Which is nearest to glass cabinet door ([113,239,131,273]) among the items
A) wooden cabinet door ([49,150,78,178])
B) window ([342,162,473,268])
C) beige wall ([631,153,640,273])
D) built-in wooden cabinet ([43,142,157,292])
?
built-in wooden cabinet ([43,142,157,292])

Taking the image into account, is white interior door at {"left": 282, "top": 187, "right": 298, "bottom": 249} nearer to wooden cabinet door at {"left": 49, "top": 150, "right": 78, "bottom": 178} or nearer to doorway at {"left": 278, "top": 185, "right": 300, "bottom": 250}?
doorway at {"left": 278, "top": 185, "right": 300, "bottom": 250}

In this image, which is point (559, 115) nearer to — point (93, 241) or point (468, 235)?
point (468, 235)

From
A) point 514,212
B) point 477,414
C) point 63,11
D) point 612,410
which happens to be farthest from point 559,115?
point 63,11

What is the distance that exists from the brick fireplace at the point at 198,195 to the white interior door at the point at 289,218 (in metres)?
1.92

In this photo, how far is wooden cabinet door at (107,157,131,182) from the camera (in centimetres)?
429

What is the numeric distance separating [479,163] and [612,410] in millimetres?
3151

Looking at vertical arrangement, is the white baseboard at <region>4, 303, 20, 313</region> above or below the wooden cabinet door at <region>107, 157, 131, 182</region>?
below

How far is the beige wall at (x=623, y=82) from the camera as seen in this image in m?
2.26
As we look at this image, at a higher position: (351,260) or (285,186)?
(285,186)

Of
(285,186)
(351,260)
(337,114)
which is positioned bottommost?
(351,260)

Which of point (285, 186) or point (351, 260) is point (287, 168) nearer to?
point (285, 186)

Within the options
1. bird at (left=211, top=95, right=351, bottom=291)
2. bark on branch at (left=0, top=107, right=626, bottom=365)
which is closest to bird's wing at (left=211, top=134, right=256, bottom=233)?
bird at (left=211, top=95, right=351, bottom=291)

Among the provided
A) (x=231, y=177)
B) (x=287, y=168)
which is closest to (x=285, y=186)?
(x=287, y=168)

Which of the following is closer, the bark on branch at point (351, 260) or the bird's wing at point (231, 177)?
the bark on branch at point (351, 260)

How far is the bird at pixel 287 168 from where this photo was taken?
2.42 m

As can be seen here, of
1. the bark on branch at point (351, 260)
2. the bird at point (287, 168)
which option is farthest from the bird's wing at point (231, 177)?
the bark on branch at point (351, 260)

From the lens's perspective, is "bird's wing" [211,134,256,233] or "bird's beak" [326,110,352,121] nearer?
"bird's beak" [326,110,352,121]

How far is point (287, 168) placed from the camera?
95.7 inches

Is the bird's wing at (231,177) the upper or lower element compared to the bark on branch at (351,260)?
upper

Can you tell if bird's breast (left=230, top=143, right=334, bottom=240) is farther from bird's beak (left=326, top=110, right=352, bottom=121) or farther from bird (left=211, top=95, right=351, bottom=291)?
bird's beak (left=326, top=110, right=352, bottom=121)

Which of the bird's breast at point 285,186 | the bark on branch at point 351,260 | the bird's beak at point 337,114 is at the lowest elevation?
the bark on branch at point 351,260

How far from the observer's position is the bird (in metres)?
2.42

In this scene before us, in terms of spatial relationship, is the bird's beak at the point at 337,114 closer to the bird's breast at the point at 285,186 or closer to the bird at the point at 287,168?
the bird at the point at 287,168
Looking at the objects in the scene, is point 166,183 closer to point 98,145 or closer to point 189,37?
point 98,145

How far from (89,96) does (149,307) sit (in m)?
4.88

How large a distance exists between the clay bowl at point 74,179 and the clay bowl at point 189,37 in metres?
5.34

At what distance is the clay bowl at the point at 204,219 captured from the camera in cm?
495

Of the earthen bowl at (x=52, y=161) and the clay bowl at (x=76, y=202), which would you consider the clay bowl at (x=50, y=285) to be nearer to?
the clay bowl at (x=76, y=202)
************
-- Détails de l'exercice --
Extrayez chaque ligne des données ci-dessus et reproduisez-la à l'identique, sans rien modifier.

-- La réponse --
Which is nearest to glass cabinet door ([113,239,131,273]) among the items
A) wooden cabinet door ([49,150,78,178])
B) window ([342,162,473,268])
C) beige wall ([631,153,640,273])
D) built-in wooden cabinet ([43,142,157,292])
?
built-in wooden cabinet ([43,142,157,292])

Taking the image into account, is white interior door at {"left": 282, "top": 187, "right": 298, "bottom": 249} nearer to wooden cabinet door at {"left": 49, "top": 150, "right": 78, "bottom": 178} or nearer to doorway at {"left": 278, "top": 185, "right": 300, "bottom": 250}?
doorway at {"left": 278, "top": 185, "right": 300, "bottom": 250}

In this image, which is point (559, 115) nearer to — point (93, 241) or point (468, 235)?
point (468, 235)

From
A) point 514,212
B) point 477,414
C) point 63,11
D) point 612,410
which happens to be farthest from point 559,115?
point 63,11

What is the distance that exists from the brick fireplace at the point at 198,195 to the white interior door at the point at 289,218 (in metres)?
1.92

In this photo, how far is wooden cabinet door at (107,157,131,182) from the camera (in centimetres)?
429

What is the numeric distance separating [479,163] and [612,410] in millimetres?
3151

Looking at vertical arrangement, is the white baseboard at <region>4, 303, 20, 313</region> above or below the wooden cabinet door at <region>107, 157, 131, 182</region>?
below

How far is the beige wall at (x=623, y=82) from the camera as seen in this image in m?
2.26
As we look at this image, at a higher position: (351,260) or (285,186)?
(285,186)

Of
(285,186)
(351,260)
(337,114)
which is positioned bottommost?
(351,260)

Which of point (285, 186) or point (351, 260) is point (287, 168) nearer to?
point (285, 186)

Within the options
1. bird at (left=211, top=95, right=351, bottom=291)
2. bark on branch at (left=0, top=107, right=626, bottom=365)
which is closest to bird's wing at (left=211, top=134, right=256, bottom=233)?
bird at (left=211, top=95, right=351, bottom=291)

Among the provided
A) (x=231, y=177)
B) (x=287, y=168)
which is closest to (x=285, y=186)?
(x=287, y=168)

Which of the following is closer, the bark on branch at point (351, 260) or the bird's wing at point (231, 177)?
the bark on branch at point (351, 260)

How far is the bird at pixel 287 168 from where this photo was taken?
2.42 m

As can be seen here, of
1. the bark on branch at point (351, 260)
2. the bird at point (287, 168)
which option is farthest from the bird's wing at point (231, 177)?
the bark on branch at point (351, 260)

From the lens's perspective, is "bird's wing" [211,134,256,233] or "bird's beak" [326,110,352,121] nearer?
"bird's beak" [326,110,352,121]

How far is point (287, 168) placed from the camera?
95.7 inches

Is the bird's wing at (231,177) the upper or lower element compared to the bark on branch at (351,260)?
upper

Can you tell if bird's breast (left=230, top=143, right=334, bottom=240) is farther from bird's beak (left=326, top=110, right=352, bottom=121) or farther from bird (left=211, top=95, right=351, bottom=291)?
bird's beak (left=326, top=110, right=352, bottom=121)

Which of the bird's breast at point 285,186 | the bark on branch at point 351,260 | the bird's beak at point 337,114 is at the lowest elevation?
the bark on branch at point 351,260

How far from the observer's position is the bird (in metres)?
2.42

In this scene before us, in terms of spatial relationship, is the bird's beak at the point at 337,114 closer to the bird's breast at the point at 285,186 or closer to the bird at the point at 287,168?
the bird at the point at 287,168
Looking at the objects in the scene, is point 166,183 closer to point 98,145 or closer to point 189,37?
point 98,145

How far from (89,96) does (149,307) sit (in m)?
4.88

How large a distance exists between the clay bowl at point 74,179 and the clay bowl at point 189,37 in metres?
5.34

At what distance is the clay bowl at the point at 204,219 captured from the camera in cm?
495

Of the earthen bowl at (x=52, y=161) and the clay bowl at (x=76, y=202), which would you consider the clay bowl at (x=50, y=285) to be nearer to?
the clay bowl at (x=76, y=202)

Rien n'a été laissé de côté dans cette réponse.